Pull out each line of the records below that contains the word "which", and copy those lines unchanged.
--- begin Exercise material ---
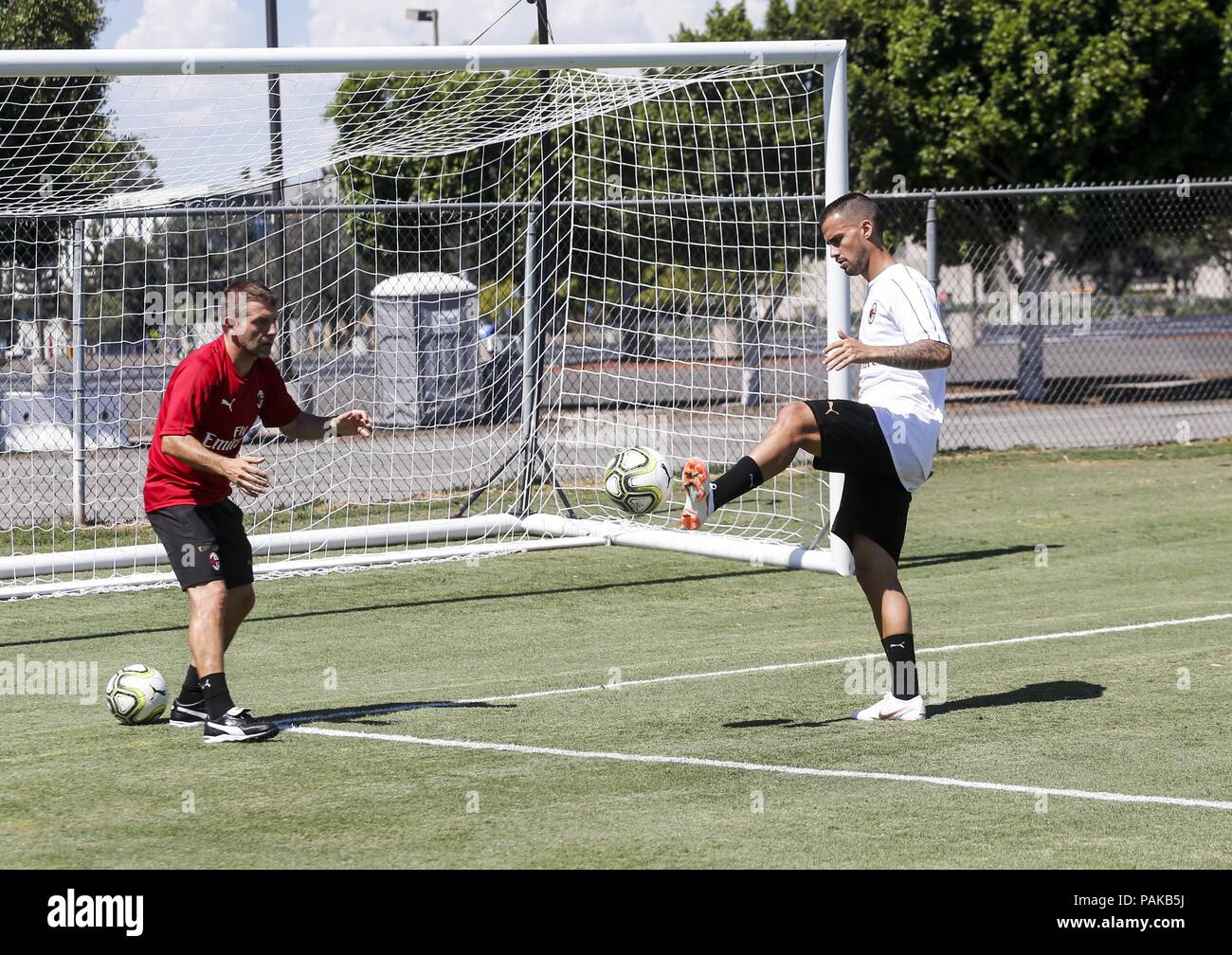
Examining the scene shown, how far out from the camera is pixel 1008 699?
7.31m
--- end Exercise material ---
--- begin Exercise material ---
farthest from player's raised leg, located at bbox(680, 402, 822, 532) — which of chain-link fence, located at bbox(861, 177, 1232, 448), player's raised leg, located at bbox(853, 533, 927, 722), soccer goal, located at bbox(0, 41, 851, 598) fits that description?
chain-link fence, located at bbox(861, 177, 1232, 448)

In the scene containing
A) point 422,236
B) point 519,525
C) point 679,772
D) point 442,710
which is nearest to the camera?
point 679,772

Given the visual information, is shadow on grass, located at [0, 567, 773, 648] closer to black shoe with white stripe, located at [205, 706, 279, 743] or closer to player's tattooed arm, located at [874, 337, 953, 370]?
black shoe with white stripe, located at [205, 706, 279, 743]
--- end Exercise material ---
--- begin Exercise material ---
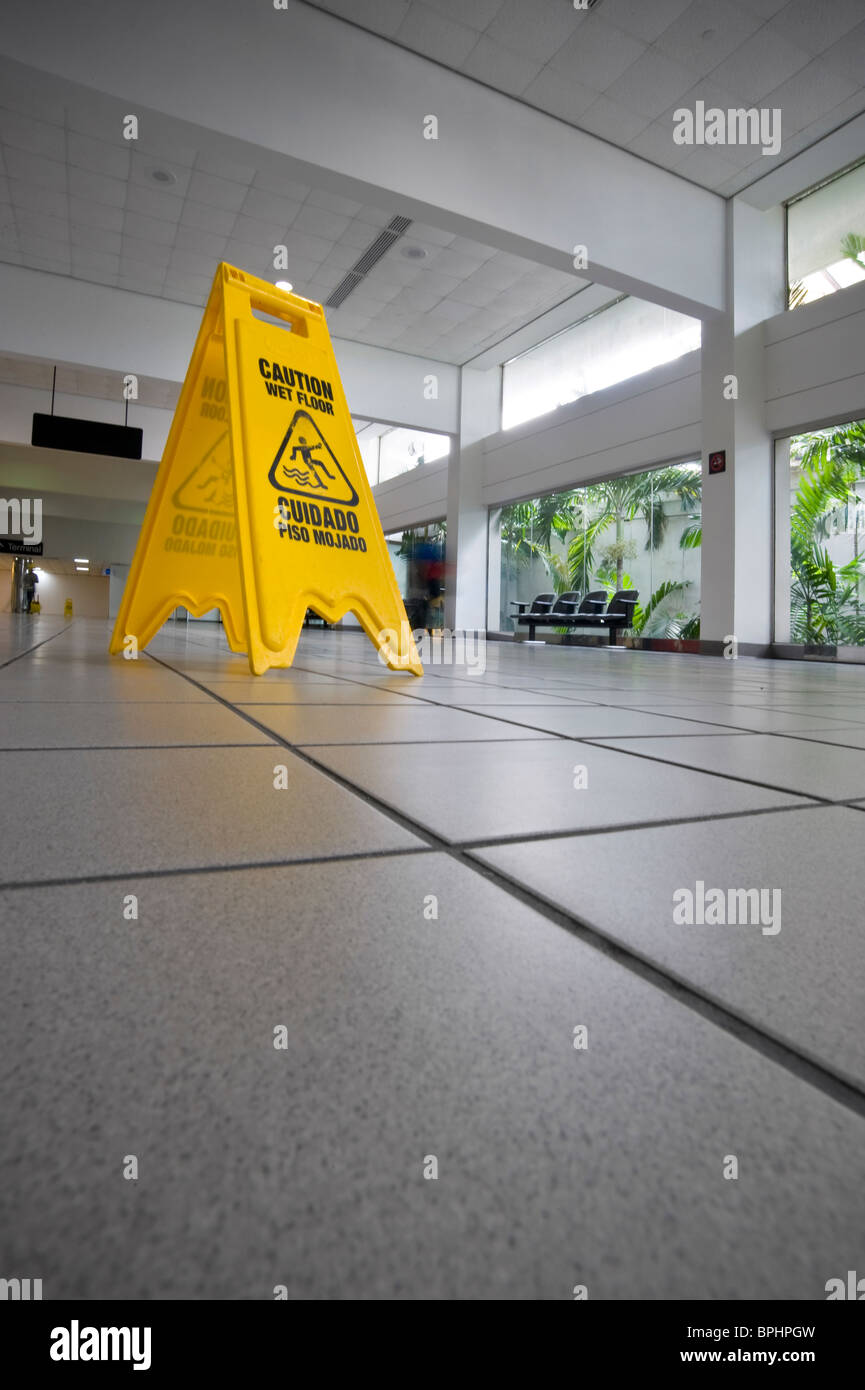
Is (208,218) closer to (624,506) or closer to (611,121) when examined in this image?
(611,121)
--- end Exercise material ---
* _Task output_
farthest from player's raised leg, located at bbox(680, 402, 822, 532) — which of chain-link fence, located at bbox(861, 177, 1232, 448), player's raised leg, located at bbox(853, 533, 927, 722), soccer goal, located at bbox(0, 41, 851, 598) fits that description?
which is nearest to the camera?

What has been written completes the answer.